This icon shows the baptism of Jesus in the Jordan River by John the Baptist. God the Father announces that "This is my beloved Son in whom I am well pleased." The Holy Spirit also descends to empower Jesus for His ministry. This icon depicts a theophany, an appearance of the three Persons of the Trinity to human senses. Coptic. Before the 19th century.

Raising of Lazarus

Jesus raises his friend Lazarus from the dead, showing that He is God by the power of His word over death. 12th-13th century. Greek.

Entry Into Jerusalem

Jesus, in this icon, rides triumphantly into Jerusalem, fulfilling the Old Testament prophecy that the Messiah would enter Jerusalem riding on a donkey, the beast a king rode when he came in peace. Date unknown. Ukrainian?

Transfiguration of Christ

This icon depicts the New Testament event when Jesus took Peter, James and John with him up onto Mt. Tabor, where He revealed his divine glory to them and God the Father once more declared Jesus to be His Son, who was to be heard and obeyed. Moses and Elijah come to speak with Jesus about his death which would soon follow. Circa 1516. Ukrainian.

Crucifixion

In this icon we see Jesus on the cross. Standing at the foot of the cross is his mother Mary and the Apostle john. Angels in the sky weep at the suffering and death of their Lord for the sins of mankind. The cross is planted on a mound in which we see a skull indicating this is Golgotha, the Place of the Skull, which tradition said was the mountain on which Abraham was told to sacrifice Isaac. 13th century. St. Catherine's Monastery, Mt. Sinai.

REQUIREMENT: Extend the icon descriptions with what comes after the Crucifixion entry, continuing in the same style. The listing plays no part in this work.

DATA LISTING:

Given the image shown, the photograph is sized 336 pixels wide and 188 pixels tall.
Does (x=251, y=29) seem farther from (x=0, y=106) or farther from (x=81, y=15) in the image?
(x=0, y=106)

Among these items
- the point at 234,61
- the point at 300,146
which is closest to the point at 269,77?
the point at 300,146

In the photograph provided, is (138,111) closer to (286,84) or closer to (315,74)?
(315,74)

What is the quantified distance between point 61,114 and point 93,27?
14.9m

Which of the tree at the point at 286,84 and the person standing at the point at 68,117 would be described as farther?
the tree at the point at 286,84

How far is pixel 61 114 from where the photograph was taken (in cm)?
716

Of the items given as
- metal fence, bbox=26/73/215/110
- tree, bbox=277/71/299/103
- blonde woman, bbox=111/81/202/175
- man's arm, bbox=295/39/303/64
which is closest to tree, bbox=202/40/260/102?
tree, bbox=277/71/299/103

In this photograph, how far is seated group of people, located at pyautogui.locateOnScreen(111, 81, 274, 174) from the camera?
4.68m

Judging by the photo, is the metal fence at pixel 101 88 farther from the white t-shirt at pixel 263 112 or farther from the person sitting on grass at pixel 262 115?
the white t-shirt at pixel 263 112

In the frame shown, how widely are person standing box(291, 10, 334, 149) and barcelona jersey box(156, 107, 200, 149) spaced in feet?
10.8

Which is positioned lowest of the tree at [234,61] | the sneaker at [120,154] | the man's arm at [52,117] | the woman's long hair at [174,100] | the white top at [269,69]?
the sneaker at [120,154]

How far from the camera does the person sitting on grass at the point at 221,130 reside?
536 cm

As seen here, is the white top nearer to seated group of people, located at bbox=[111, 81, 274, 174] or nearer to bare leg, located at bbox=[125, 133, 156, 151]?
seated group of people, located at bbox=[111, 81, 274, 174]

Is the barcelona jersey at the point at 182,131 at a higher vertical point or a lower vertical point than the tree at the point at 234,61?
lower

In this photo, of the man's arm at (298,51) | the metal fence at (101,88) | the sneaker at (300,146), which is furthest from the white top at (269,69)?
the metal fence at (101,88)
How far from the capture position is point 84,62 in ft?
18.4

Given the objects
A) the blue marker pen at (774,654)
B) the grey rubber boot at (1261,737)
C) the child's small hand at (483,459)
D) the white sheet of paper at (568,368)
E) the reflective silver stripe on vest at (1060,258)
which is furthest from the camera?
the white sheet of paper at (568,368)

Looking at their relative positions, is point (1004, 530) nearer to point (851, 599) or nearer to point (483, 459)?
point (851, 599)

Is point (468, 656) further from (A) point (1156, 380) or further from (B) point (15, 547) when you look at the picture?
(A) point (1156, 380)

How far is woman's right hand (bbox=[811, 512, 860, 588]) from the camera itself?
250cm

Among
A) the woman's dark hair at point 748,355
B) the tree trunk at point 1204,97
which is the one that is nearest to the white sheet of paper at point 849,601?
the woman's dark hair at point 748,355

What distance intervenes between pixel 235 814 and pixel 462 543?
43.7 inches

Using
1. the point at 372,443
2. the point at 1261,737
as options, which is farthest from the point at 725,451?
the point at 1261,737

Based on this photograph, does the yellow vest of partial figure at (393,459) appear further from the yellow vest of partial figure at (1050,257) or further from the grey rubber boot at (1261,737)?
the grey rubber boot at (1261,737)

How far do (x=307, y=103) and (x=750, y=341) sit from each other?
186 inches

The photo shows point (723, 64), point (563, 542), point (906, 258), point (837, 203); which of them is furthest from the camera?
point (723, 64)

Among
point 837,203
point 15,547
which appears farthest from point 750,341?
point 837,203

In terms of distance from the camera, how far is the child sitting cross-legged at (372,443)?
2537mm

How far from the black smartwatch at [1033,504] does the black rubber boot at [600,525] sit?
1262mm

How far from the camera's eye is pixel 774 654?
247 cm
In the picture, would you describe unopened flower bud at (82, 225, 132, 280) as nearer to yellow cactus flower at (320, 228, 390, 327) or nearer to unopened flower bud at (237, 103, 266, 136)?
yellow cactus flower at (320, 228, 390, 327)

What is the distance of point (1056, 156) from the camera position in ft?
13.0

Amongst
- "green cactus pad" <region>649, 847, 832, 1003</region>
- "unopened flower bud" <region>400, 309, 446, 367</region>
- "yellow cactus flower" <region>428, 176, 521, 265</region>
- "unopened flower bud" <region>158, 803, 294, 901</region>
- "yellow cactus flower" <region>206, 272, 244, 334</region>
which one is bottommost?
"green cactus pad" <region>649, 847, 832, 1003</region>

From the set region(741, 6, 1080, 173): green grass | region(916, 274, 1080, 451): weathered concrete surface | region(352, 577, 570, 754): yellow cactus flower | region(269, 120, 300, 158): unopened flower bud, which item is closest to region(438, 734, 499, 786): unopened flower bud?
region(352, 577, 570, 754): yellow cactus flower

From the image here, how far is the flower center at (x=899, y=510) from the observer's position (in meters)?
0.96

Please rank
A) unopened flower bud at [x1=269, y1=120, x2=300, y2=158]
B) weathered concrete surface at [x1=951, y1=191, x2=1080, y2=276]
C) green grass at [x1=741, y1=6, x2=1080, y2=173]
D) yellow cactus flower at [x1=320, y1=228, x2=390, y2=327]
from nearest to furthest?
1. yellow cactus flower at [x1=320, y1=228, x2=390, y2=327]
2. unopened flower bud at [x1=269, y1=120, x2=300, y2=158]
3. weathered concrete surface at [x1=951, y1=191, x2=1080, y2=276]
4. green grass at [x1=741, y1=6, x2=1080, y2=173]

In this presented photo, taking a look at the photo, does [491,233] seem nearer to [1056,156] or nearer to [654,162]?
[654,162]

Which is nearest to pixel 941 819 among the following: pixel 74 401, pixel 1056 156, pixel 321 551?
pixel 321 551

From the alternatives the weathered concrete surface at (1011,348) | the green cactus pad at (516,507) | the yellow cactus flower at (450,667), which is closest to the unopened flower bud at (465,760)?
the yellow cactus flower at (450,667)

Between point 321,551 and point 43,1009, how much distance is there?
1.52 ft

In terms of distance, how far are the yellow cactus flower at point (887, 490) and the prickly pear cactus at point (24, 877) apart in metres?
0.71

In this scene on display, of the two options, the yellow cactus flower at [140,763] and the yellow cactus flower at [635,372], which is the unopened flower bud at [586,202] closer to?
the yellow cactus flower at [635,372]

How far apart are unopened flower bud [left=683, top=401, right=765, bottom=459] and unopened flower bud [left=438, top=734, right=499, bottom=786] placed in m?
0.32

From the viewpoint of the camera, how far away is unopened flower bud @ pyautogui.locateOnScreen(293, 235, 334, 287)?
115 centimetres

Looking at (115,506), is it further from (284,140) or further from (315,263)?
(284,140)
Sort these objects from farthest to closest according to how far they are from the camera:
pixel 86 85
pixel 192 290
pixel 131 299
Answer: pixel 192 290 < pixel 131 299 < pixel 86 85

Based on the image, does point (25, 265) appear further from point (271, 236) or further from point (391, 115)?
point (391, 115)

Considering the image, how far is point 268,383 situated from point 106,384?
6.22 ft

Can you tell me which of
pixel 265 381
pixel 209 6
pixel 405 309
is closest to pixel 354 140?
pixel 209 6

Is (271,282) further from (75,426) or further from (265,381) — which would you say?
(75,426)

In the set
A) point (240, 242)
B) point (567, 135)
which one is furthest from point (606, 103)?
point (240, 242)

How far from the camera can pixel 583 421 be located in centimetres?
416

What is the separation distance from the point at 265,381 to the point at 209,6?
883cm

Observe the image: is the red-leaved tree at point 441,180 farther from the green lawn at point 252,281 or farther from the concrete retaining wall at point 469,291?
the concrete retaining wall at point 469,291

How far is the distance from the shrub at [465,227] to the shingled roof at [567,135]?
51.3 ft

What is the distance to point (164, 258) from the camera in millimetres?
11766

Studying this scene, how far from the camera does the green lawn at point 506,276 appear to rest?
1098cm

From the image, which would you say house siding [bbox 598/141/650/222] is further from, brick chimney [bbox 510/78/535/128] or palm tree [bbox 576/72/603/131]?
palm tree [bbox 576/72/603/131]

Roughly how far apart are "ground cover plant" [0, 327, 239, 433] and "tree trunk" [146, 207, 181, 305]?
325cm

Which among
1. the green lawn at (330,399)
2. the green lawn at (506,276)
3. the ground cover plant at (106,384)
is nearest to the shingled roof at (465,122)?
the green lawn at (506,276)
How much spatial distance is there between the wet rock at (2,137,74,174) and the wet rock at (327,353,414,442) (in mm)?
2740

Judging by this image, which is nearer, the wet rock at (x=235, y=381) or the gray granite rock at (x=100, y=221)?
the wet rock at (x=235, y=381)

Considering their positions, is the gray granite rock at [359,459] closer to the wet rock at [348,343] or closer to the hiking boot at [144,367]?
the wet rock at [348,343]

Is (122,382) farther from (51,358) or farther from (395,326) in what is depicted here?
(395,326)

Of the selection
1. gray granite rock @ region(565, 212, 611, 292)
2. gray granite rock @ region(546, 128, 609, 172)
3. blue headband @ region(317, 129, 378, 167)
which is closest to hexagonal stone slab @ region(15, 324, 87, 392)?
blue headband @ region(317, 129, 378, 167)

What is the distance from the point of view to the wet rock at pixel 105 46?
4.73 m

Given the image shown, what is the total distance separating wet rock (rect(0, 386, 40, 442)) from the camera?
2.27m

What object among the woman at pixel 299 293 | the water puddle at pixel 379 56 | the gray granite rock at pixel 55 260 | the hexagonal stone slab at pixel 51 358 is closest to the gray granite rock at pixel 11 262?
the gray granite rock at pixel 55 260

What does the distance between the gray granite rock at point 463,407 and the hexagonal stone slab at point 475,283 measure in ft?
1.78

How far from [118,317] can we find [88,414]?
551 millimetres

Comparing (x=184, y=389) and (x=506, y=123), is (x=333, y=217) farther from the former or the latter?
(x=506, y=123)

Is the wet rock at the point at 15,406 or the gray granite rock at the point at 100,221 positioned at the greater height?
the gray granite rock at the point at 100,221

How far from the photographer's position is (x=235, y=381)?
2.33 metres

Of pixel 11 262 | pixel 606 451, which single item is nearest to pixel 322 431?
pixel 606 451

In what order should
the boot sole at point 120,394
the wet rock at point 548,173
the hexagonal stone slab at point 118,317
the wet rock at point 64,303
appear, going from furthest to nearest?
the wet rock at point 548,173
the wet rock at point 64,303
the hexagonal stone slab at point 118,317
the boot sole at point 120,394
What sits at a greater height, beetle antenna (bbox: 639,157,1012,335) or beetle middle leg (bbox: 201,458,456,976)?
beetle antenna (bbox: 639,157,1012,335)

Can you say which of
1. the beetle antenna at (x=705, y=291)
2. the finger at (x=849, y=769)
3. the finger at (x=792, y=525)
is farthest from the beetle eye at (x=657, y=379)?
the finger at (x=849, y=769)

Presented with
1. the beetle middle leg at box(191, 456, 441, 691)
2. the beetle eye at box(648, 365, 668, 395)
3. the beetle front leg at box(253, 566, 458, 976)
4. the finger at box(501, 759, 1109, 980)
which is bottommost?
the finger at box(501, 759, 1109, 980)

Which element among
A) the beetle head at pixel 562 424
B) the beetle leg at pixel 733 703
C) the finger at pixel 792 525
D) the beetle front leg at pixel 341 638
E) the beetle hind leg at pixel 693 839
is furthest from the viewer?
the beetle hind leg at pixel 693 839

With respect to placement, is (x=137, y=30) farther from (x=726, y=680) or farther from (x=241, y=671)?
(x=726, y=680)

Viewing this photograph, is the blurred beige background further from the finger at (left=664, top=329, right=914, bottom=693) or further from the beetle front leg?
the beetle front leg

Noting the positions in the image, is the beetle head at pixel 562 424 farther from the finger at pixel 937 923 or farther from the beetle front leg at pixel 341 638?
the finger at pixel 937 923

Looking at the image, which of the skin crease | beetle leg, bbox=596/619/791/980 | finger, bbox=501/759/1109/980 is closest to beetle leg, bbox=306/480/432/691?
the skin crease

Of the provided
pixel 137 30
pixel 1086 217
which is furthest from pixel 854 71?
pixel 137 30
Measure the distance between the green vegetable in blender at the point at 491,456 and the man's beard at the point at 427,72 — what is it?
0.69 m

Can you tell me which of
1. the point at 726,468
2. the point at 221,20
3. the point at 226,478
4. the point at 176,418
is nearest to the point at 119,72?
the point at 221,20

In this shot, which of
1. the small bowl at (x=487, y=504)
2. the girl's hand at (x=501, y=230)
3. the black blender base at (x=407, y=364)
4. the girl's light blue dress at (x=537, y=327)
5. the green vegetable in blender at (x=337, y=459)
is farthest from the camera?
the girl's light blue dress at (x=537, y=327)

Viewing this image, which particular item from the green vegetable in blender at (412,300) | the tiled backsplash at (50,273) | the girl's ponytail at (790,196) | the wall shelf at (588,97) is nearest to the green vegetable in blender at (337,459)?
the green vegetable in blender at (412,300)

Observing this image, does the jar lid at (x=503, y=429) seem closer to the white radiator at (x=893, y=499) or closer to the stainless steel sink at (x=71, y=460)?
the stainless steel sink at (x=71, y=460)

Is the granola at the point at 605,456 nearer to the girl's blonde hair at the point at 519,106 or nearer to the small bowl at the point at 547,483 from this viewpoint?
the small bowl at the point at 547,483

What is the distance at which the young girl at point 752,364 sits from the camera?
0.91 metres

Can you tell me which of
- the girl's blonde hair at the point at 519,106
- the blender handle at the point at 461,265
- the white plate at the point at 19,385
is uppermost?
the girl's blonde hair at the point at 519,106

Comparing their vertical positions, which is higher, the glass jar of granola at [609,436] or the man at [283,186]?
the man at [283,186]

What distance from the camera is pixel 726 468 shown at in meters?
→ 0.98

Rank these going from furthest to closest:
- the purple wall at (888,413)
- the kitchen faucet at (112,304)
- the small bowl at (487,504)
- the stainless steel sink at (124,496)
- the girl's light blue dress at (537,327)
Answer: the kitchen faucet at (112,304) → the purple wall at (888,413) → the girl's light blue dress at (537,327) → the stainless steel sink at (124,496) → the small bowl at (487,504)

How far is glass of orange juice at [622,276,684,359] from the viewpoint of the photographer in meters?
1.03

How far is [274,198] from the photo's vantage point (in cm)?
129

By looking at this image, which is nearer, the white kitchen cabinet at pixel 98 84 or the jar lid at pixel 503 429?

OUTPUT BELOW:
Resurrection

This icon depicts the resurrected Christ descending into Hell to free believers (in the persons of Adam and Eve) and lead them to Heaven. He triumphs over death and Hell through the power of his now-empty cross and his resurrection. He stands as victor on the gates of Hell, which he has burst asunder. Date unknown. Inner side of the Resurrection Gate to Red Square, Moscow.

Ascension

In this icon Jesus is seen ascending on the clouds to take His throne in Heaven. Mary and the Apostles witness the event and angels announce to them that Christ will come again on the clouds as they have seen Him go. 19th century.

Biblical Scenes: Daniel and the Three Youths in the Fiery Furnace

This is an example of an icon that shows most of the events of a biblical book in a single image, specifically the events of the early chapters of the book of Daniel. By Konstantinos Adrianoupolitis. Between 1725-1750. Greek.

 

 

The Mother of God, Eleusa

"Eleusa" is Greek for "tenderness." This icon shows the tenderness between Mary and her Son. In this way it points to the human nature of Christ. By the Circle of Andreas Ritzos, 15th century.

The Mother of God, Hodegetria

"Hodegetria" is a Greek word meaning "She who shows the way." The gesture of Mary's right hand towards her Son indicates to the viewer that Jesus is the way to salvation. In this icon Mary is flanked by archangels. 13th century. Georgian.

Our Lady of the Sign

In this icon, Mary stands with her hands raised in prayer. She indicates to the viewer that her Son is Savior of the World. In front of her is a medalion of the child Jesus holding a scroll, indicating that he is the living Word of God. Mary is flanked by seraphim. 18th century. Russian

Annunciation

This icon depicts the announcement of the archangel Gabriel to the Virgin Mary that she had found favor with God and would bear His Son. Her response to this startling message is "Let it be to me as you have said." 14th century. Macedonian.

Nativity

This icon shows multiple events surrounding the birth of Jesus in a single image. Circa 1475. Russian.

Presentation of Jesus at the Temple

The baby Jesus is presented to God in the Jerusalem Temple. The aged Simeon takes hold of the promised Messiah and praises God. He predicts the sorrows of Mary at the death of her Son. Joseph holds two turtledoves, the sacrifice of the poor to God. 18th century. Russian?

Pentecost

In this icon the Holy Spirit descends as tongues of fire onto the gathered Church, equipping them to go forth and spread the Gospel. 18th century.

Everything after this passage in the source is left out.